- Source text:
The length of the clinical trial is affected by the occurrence of adverse effects and the cases of death occurring along with the drug. Drugs with higher occurrence of adverse effects tends to have longer durations. Clinical trials with short length do not show that much association with high occurrence of the adverse effects and death. This results make sense, because the drugs with more serious side-effects tends to face more assessment steps to make sure patient safety.

Trials with age group of elderly, children and teenagers tends to have shorter length. Because the younger groups have relative less developed biological systems, and the elderly have aging organ functions and are more vulnerable. These groups are more susceptible to adverse effects of drugs. Therefore, makes sense that the clinical trials on these group, especially elderly group, last for shorter.

What is more, the phase 1 trial are always shorter than other phases.

Another interesting find is that the trials with treatment and health service research purpose tends to have longer length than that with primary purpose on basic science. This could possibly explained by the different level of patient safety concerns within the trials. The awareness of patient safety tend to be much higher in the trials of treatment and health service research than basic science.





The overall status of clinical trials is related to several factors. Number of enrolment is the most important attribute. The design primary purpose of ranks the second, whether the trial accept healthy volunteers ranks slightly behind. The occurrence of adverse effects and death is the fourth important attributes. Further analysis are required to exam how each these attributes lead to completion or termination of the trial.

Relative importance of attributes in predicting label with naive bayes model

The clinical trials running on different conditions have different focusing. Trials on meningitis take lots of efforts on vaccines, while trials on Covid-19 are conducting anti-viral treatment. Trials on cirrhosis works around liver failure, renal conditions and antibiotics. Clinical trials of sepsis are taking research on blood infections and working on antibiotics as well.

There are five different machine learning models ran in this project, some present really good results and result in interesting findings, while not every model give good predictions, because the analysis here is mainly focuses on the clinical trials themselves but did not cover specific drugs. Although the results of this portfolio have illustrate how the setting of clinical trials affects the length and status of the trials in various perspectives, it is important to aware drugs themselves, their side-effects, drug classes and etc. are also dominant factors affects the properties of trials.

- Material provided:
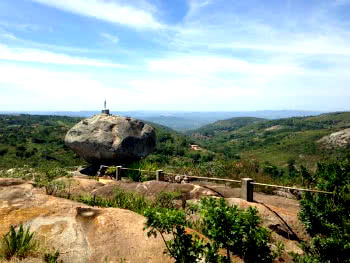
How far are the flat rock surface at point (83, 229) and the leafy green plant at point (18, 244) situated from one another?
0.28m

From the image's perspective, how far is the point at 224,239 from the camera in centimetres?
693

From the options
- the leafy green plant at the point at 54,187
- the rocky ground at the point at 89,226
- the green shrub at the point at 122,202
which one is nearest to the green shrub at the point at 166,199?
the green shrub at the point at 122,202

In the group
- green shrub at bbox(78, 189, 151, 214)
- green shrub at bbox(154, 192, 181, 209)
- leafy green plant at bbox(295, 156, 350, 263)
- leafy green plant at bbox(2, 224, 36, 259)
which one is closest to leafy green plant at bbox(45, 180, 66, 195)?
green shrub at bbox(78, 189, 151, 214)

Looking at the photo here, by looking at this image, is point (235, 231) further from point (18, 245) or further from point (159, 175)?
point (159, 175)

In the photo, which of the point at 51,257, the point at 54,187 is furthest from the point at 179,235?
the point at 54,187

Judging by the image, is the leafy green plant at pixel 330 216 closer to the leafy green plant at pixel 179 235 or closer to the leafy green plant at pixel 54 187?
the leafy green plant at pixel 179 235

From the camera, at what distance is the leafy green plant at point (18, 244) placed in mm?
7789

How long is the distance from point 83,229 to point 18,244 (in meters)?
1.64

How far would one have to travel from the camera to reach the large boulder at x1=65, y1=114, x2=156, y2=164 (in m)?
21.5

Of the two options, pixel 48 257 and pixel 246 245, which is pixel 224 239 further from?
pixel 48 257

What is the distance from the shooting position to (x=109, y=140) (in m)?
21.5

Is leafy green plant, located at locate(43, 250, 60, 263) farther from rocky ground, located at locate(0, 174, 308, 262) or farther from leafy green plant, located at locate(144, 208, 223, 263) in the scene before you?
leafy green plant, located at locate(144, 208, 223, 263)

- About this task: From the clinical trials text above, copy word for word the part that starts with the words containing "There are five" and ends with "properties of trials.".

- Result of the task:
There are five different machine learning models ran in this project, some present really good results and result in interesting findings, while not every model give good predictions, because the analysis here is mainly focuses on the clinical trials themselves but did not cover specific drugs. Although the results of this portfolio have illustrate how the setting of clinical trials affects the length and status of the trials in various perspectives, it is important to aware drugs themselves, their side-effects, drug classes and etc. are also dominant factors affects the properties of trials.